Croydon Clocktower’s much-loved arts cinema opened on 3 March 1995, with Heavenly Creatures, a psychological thriller from director Peter Jackson, who subsequently made the Lord of the Rings trilogy.
It also featured Kate Winslet in her first starring role.
It was a remarkable day in the town’s cultural history, with Cock and Bull Stories – an exhibition examining Picasso’s representation of animals – also opening in the Clocktower; which Time Out soon named “The jewel in Croydon’s crown.”
Now Croydon Council, which created the Clocktower complex, and the David Lean Cinema Campaign, which presents most of the screenings there, look forward to celebrating the 25th anniversary of the opening on Tuesday 3 March, with another absorbing film.
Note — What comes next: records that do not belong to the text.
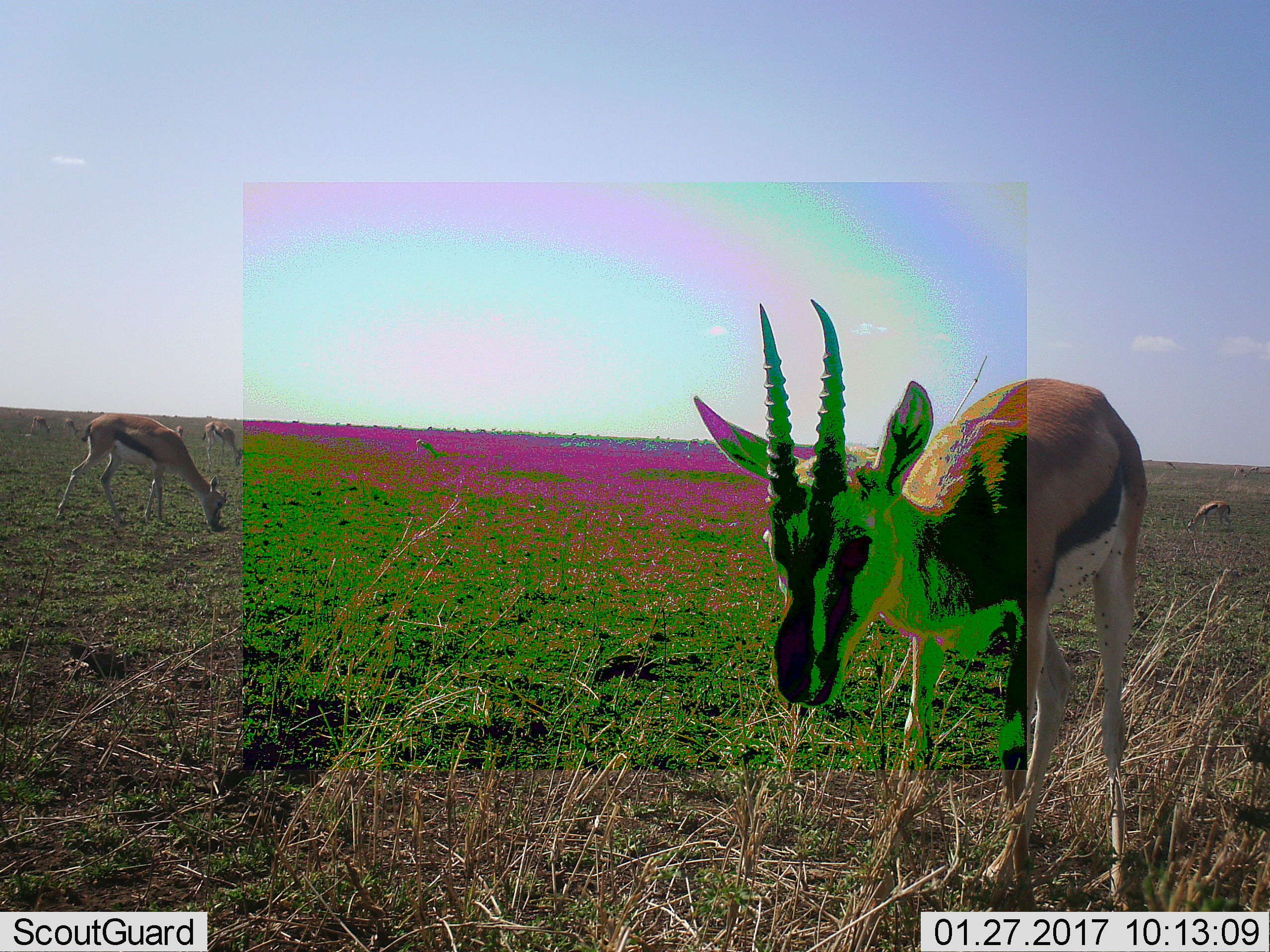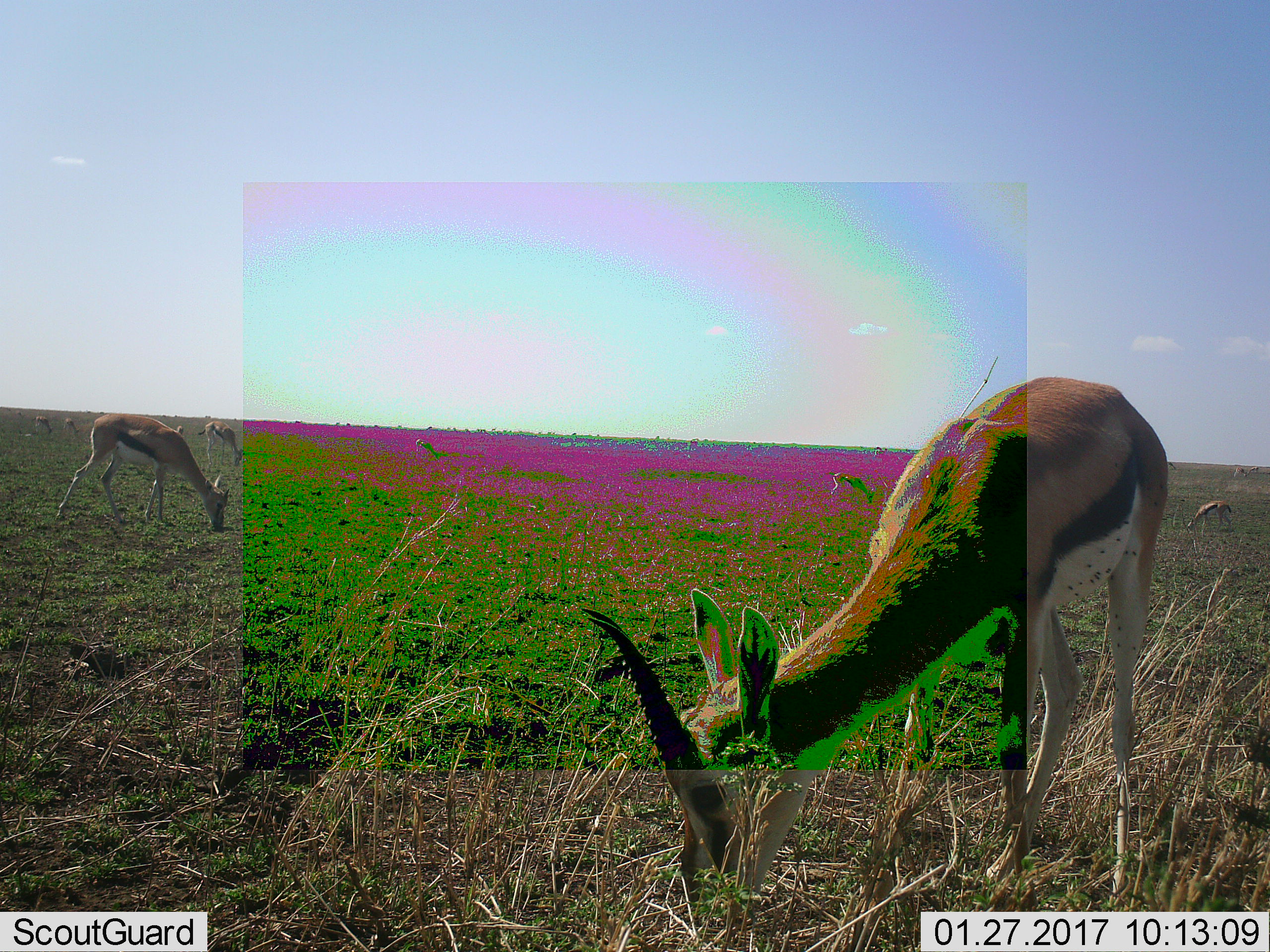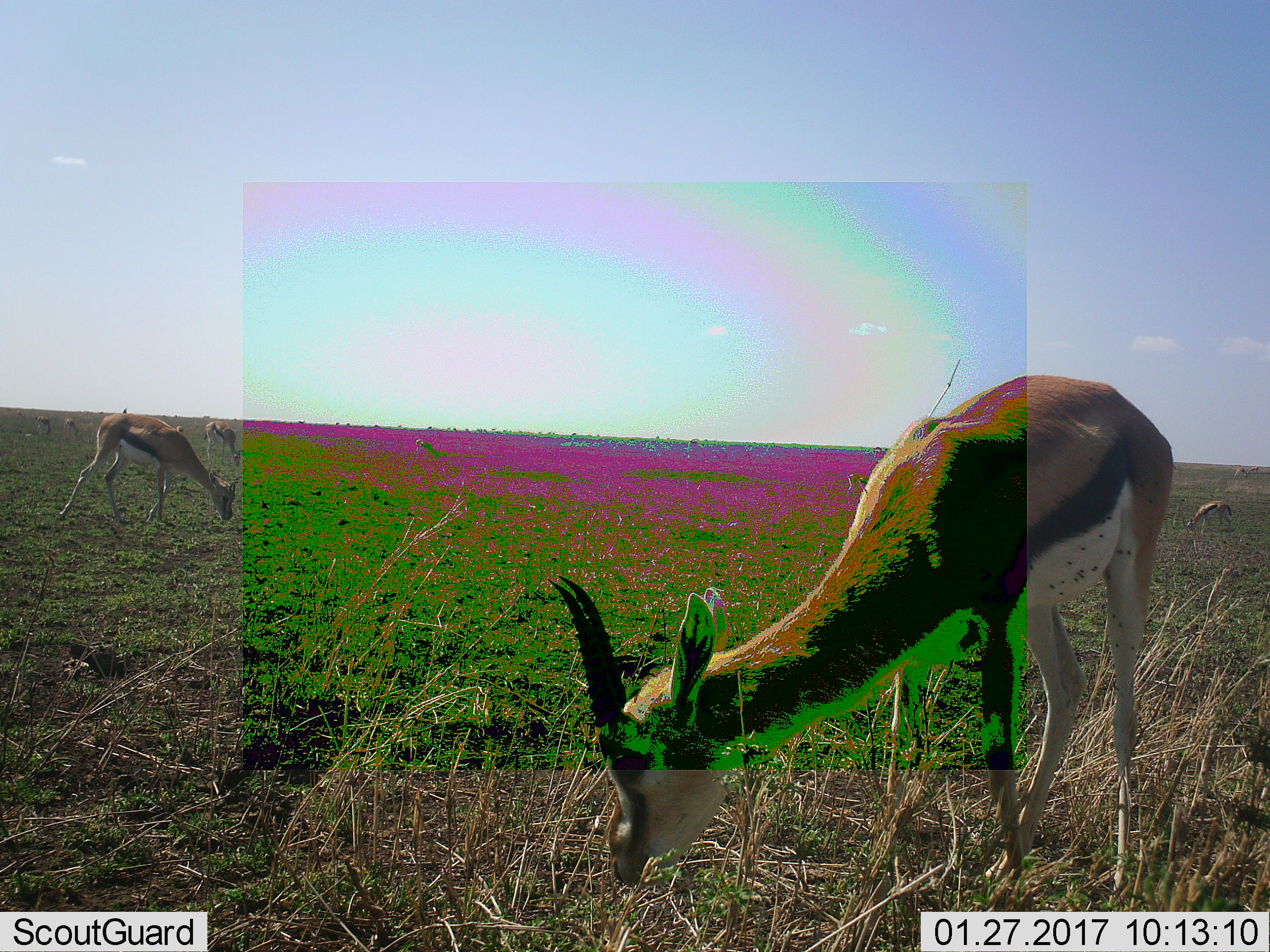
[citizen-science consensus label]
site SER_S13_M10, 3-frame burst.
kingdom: Animalia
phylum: Chordata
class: Mammalia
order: Artiodactyla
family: Bovidae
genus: Eudorcas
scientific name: Eudorcas thomsonii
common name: thomson's gazelle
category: gazellethomsons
Gazellethomsons (thomson's gazelle) (Eudorcas thomsonii), count 10. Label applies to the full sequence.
Be Natural: The Untold Story of Alice Guy-Blaché is a fascinating documentary that reveals the life and work of the groundbreaking first female director, screenwriter, producer and studio owner.
From 1896 to 1920, Alice directed 400 films in France and the USA.
The evening will start with complimentary drinks, courtesy of the Council, and will conclude with a Q&A session, with the film’s director Pamela Green (via Skype from Los Angeles), co-producer Cosima Littlewood and contributor Roland-François Lack.
Although arts-related cuts resulted in the cinema closing from April 2011 to March 2014, the last six year years have seen it flourish due to the dedication of the Campaign’s Community Interest Company, and the support of its many loyal patrons.
Paula Murray, Croydon Council’s Creative Director, said: “We are fortunate in Croydon to have our very own small scale independent cinema in the David Lean.
Run by enthusiastic volunteers, it has a great all round offer and is a significant part of Croydon’s Clocktower now and for the future.”
Campaign Chairman Philip Howard said: “We’re delighted that the Cinema has reached this milestone, and we plan to keep delivering a wide variety of films to the people of Croydon for years to come.”
See www.davidleancinema.org.uk for ticket availability.
Photo caption: Alice Guy-Blaché (behind tripod) filming in 1906.
The David Lean Cinema is an intimate, 68 seat venue, named after the renowned Croydonborn director. Since March 2014, the Campaign has presented an expanding programme, including films rarely-screened elsewhere. The cinema currently holds the Time Out ‘Love London’ Croydon Local Culture award.